We do not have any off balance sheet arrangements.

Forward-Looking Statements

Matters discussed in this report may constitute forward-looking statements. Forward-looking statements reflect our current views with respect to future events and financial performance and may include statements concerning plans, objectives, goals, strategies, future events or performance, and underlying assumptions and other statements, which are other than statements of historical facts. The forward-looking statements in this report are based upon various assumptions, many of which are based, in turn, upon further assumptions, including without limitation, management’s examination of historical operating trends, data contained in our records and other data available from third parties. Although StealthGas Inc. believes that these assumptions were reasonable when made, these assumptions are inherently subject to significant uncertainties and contingencies which are difficult or impossible to predict and are beyond our control.
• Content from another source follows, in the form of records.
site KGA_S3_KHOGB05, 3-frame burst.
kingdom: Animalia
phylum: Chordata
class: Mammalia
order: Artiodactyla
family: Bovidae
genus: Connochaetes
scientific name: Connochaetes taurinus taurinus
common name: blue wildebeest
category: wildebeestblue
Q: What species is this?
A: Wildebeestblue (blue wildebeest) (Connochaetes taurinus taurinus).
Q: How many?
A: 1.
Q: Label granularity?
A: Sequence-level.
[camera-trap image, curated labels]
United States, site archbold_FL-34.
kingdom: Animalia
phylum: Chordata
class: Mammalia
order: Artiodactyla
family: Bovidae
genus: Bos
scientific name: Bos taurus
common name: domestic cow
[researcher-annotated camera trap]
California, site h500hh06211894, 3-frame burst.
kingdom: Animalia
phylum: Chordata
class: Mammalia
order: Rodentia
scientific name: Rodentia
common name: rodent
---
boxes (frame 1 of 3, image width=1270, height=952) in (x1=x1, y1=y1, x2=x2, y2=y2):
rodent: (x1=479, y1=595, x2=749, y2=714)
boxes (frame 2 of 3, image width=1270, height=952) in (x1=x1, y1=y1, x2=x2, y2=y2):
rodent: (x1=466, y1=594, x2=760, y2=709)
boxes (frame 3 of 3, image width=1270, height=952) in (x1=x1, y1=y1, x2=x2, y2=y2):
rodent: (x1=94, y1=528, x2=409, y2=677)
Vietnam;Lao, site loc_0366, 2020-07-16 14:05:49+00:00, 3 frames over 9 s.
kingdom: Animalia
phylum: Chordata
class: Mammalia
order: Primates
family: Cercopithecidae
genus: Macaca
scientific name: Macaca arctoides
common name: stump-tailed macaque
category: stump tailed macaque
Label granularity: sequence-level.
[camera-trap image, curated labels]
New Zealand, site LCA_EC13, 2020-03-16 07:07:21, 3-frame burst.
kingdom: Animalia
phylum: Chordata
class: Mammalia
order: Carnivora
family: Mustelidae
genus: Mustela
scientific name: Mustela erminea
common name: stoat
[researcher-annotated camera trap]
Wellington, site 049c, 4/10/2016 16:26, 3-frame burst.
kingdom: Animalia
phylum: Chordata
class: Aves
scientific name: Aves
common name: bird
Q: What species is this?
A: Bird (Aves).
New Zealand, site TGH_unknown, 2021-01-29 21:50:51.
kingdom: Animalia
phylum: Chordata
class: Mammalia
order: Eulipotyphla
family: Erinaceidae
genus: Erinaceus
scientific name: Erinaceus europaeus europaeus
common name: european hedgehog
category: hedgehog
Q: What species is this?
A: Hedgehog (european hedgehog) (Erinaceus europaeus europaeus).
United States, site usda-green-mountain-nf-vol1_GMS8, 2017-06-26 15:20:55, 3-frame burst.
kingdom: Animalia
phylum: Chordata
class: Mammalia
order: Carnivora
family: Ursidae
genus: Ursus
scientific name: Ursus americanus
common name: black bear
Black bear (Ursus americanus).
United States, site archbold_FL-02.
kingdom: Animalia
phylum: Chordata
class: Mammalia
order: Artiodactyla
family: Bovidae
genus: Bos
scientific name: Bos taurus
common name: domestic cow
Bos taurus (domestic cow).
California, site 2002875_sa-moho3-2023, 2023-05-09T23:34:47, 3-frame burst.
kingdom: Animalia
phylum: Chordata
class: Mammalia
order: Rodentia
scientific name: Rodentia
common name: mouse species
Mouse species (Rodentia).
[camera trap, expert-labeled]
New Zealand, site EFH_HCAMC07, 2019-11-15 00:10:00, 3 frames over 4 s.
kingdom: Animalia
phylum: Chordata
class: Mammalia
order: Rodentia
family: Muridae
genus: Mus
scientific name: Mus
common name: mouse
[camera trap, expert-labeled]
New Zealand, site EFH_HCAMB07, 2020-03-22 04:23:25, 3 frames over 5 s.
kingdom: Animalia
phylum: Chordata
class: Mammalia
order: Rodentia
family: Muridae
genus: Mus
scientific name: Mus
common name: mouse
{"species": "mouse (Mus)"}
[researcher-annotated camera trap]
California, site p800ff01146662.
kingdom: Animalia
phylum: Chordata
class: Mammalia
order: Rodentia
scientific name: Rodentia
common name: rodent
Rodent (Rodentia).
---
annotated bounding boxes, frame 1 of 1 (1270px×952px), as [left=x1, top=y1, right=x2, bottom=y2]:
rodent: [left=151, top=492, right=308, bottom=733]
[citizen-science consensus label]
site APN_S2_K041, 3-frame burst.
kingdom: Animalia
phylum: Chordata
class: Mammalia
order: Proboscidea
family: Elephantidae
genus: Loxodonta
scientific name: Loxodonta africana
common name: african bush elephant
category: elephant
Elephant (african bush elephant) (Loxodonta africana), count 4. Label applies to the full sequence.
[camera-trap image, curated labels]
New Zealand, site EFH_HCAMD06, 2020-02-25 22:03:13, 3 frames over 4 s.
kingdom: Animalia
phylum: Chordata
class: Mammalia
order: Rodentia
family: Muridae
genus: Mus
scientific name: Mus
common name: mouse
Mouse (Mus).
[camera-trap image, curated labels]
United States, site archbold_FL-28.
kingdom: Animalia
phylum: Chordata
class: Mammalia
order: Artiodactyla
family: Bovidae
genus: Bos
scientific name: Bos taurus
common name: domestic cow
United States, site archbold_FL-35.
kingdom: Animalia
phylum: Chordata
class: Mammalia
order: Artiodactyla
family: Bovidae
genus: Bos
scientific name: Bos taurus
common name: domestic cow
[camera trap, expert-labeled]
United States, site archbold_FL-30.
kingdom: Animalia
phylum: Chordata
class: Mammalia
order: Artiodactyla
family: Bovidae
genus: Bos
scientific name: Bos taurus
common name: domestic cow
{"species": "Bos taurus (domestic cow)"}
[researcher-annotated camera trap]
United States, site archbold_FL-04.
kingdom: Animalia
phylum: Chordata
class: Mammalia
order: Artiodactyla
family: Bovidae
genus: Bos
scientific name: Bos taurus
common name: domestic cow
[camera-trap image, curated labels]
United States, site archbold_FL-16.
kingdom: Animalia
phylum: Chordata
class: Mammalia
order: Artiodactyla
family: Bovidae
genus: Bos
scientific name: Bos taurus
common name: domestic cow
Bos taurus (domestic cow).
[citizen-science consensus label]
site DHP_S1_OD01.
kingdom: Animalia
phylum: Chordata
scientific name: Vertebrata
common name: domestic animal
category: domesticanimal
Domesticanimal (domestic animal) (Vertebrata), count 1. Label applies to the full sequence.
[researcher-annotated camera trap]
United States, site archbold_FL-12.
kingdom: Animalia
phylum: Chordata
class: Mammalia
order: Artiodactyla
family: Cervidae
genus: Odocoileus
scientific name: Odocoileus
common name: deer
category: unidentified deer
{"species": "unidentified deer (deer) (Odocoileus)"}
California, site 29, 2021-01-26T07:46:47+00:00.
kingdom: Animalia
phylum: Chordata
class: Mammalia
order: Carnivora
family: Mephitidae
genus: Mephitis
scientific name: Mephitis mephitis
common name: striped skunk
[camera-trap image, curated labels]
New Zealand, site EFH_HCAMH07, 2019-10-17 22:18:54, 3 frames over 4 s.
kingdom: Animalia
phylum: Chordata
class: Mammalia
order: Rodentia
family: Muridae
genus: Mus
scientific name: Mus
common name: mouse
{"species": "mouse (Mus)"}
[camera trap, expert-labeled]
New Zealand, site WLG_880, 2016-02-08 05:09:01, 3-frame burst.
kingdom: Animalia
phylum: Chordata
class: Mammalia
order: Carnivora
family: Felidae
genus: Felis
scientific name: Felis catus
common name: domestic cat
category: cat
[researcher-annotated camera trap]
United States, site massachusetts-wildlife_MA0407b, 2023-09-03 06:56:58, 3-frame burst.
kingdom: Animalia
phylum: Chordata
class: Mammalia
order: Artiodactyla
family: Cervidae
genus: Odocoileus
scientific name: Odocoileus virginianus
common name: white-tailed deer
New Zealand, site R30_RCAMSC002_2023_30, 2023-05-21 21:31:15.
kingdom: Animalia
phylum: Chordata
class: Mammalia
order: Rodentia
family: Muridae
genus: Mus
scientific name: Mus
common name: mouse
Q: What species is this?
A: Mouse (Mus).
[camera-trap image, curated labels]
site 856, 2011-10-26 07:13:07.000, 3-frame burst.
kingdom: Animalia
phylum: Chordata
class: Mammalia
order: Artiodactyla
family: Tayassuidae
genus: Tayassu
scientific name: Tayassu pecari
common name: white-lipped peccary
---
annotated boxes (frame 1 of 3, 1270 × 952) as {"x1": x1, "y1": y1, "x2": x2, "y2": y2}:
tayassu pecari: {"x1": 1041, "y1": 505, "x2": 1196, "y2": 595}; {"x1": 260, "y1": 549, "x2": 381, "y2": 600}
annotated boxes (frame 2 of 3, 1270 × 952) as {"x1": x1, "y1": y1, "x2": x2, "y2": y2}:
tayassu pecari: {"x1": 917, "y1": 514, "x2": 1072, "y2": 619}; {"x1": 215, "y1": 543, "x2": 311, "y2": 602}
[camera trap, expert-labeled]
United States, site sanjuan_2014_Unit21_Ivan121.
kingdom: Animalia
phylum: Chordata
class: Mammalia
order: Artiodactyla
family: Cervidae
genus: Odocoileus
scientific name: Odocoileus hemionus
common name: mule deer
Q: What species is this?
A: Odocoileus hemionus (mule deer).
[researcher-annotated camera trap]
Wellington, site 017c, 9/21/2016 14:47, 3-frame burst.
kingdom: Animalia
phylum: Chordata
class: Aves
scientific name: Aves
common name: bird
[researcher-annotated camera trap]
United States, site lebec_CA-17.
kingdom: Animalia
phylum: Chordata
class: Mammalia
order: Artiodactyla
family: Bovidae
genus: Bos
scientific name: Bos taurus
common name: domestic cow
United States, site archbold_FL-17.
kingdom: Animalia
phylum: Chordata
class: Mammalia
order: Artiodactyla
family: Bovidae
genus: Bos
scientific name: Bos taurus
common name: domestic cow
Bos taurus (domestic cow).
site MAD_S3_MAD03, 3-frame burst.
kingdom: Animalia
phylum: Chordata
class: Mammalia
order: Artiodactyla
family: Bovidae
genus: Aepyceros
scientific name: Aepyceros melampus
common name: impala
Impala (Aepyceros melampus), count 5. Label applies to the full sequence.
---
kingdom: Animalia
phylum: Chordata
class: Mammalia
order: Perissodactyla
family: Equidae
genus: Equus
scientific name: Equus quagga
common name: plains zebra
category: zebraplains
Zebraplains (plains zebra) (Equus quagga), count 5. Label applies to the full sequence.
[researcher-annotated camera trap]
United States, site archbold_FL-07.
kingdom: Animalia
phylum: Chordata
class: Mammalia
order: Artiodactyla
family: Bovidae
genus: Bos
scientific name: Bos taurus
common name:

Important factors that, in our view, could cause actual results to differ materially from those discussed in the forward-looking statements include the strength of world economies and currencies, general market conditions, including changes in charterhire rates, vessel values, and charter counterparty performance, changes in demand that may affect attitudes of time charterers to scheduled and unscheduled dry-docking, changes in StealthGas Inc.’s operating expenses, including bunker prices, dry-docking and insurance costs, our ability to obtain financing and comply with covenants in our financing arrangements, or actions taken by regulatory authorities, potential liability from pending or future litigation, domestic and international political conditions, potential disruption of shipping routes due to accidents and political events or acts by terrorists.

Risks and uncertainties are further described in reports filed by StealthGas Inc. with the SEC.